Line by line, copy the data below exactly.

━━━━━ DATA EXCERPTS ━━━━━

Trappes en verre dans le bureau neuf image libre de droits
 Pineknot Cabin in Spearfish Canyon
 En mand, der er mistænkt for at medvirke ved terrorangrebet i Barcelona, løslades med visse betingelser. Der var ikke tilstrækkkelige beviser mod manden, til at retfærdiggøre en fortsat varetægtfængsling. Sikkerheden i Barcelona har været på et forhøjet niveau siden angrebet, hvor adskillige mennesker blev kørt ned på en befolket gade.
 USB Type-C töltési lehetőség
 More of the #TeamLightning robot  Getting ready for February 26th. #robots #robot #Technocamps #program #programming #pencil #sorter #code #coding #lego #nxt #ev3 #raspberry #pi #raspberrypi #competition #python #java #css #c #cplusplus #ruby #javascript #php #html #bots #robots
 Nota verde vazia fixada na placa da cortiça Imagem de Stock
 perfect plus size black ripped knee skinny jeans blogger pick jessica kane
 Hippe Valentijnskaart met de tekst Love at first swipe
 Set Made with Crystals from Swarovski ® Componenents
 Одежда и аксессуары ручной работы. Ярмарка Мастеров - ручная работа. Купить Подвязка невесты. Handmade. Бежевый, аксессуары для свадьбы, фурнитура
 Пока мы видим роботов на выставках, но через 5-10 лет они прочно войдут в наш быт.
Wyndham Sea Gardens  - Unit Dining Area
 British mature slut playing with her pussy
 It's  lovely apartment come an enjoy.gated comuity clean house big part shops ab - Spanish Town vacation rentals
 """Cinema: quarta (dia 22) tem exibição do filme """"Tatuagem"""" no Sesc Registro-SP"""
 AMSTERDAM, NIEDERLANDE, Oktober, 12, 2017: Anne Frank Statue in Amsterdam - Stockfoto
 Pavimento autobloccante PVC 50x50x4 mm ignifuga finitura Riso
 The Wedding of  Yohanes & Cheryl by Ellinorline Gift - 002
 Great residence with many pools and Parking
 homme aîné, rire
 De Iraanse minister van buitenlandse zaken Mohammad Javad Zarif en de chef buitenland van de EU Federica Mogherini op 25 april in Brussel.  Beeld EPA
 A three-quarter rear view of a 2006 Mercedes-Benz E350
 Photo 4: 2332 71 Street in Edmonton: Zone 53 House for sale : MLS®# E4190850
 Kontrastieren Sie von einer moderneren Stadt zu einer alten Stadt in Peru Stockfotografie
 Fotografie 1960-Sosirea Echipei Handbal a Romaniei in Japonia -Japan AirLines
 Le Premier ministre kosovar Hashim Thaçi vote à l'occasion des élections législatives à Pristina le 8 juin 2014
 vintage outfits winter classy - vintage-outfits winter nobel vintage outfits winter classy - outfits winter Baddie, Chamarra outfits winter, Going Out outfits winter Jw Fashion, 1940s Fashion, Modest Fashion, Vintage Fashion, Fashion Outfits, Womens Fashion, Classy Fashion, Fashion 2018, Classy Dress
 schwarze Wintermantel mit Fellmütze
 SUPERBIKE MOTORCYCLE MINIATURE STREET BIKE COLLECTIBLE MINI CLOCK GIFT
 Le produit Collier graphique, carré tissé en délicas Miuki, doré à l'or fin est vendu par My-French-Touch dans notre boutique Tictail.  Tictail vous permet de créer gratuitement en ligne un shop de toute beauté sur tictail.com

━━━━━

[OUTPUT OF THE EXERCISE]:
Trappes en verre dans le bureau neuf image libre de droits
 Pineknot Cabin in Spearfish Canyon
 En mand, der er mistænkt for at medvirke ved terrorangrebet i Barcelona, løslades med visse betingelser. Der var ikke tilstrækkkelige beviser mod manden, til at retfærdiggøre en fortsat varetægtfængsling. Sikkerheden i Barcelona har været på et forhøjet niveau siden angrebet, hvor adskillige mennesker blev kørt ned på en befolket gade.
 USB Type-C töltési lehetőség
 More of the #TeamLightning robot  Getting ready for February 26th. #robots #robot #Technocamps #program #programming #pencil #sorter #code #coding #lego #nxt #ev3 #raspberry #pi #raspberrypi #competition #python #java #css #c #cplusplus #ruby #javascript #php #html #bots #robots
 Nota verde vazia fixada na placa da cortiça Imagem de Stock
 perfect plus size black ripped knee skinny jeans blogger pick jessica kane
 Hippe Valentijnskaart met de tekst Love at first swipe
 Set Made with Crystals from Swarovski ® Componenents
 Одежда и аксессуары ручной работы. Ярмарка Мастеров - ручная работа. Купить Подвязка невесты. Handmade. Бежевый, аксессуары для свадьбы, фурнитура
 Пока мы видим роботов на выставках, но через 5-10 лет они прочно войдут в наш быт.
Wyndham Sea Gardens  - Unit Dining Area
 British mature slut playing with her pussy
 It's  lovely apartment come an enjoy.gated comuity clean house big part shops ab - Spanish Town vacation rentals
 """Cinema: quarta (dia 22) tem exibição do filme """"Tatuagem"""" no Sesc Registro-SP"""
 AMSTERDAM, NIEDERLANDE, Oktober, 12, 2017: Anne Frank Statue in Amsterdam - Stockfoto
 Pavimento autobloccante PVC 50x50x4 mm ignifuga finitura Riso
 The Wedding of  Yohanes & Cheryl by Ellinorline Gift - 002
 Great residence with many pools and Parking
 homme aîné, rire
 De Iraanse minister van buitenlandse zaken Mohammad Javad Zarif en de chef buitenland van de EU Federica Mogherini op 25 april in Brussel.  Beeld EPA
 A three-quarter rear view of a 2006 Mercedes-Benz E350
 Photo 4: 2332 71 Street in Edmonton: Zone 53 House for sale : MLS®# E4190850
 Kontrastieren Sie von einer moderneren Stadt zu einer alten Stadt in Peru Stockfotografie
 Fotografie 1960-Sosirea Echipei Handbal a Romaniei in Japonia -Japan AirLines
 Le Premier ministre kosovar Hashim Thaçi vote à l'occasion des élections législatives à Pristina le 8 juin 2014
 vintage outfits winter classy - vintage-outfits winter nobel vintage outfits winter classy - outfits winter Baddie, Chamarra outfits winter, Going Out outfits winter Jw Fashion, 1940s Fashion, Modest Fashion, Vintage Fashion, Fashion Outfits, Womens Fashion, Classy Fashion, Fashion 2018, Classy Dress
 schwarze Wintermantel mit Fellmütze
 SUPERBIKE MOTORCYCLE MINIATURE STREET BIKE COLLECTIBLE MINI CLOCK GIFT
 Le produit Collier graphique, carré tissé en délicas Miuki, doré à l'or fin est vendu par My-French-Touch dans notre boutique Tictail.  Tictail vous permet de créer gratuitement en ligne un shop de toute beauté sur tictail.com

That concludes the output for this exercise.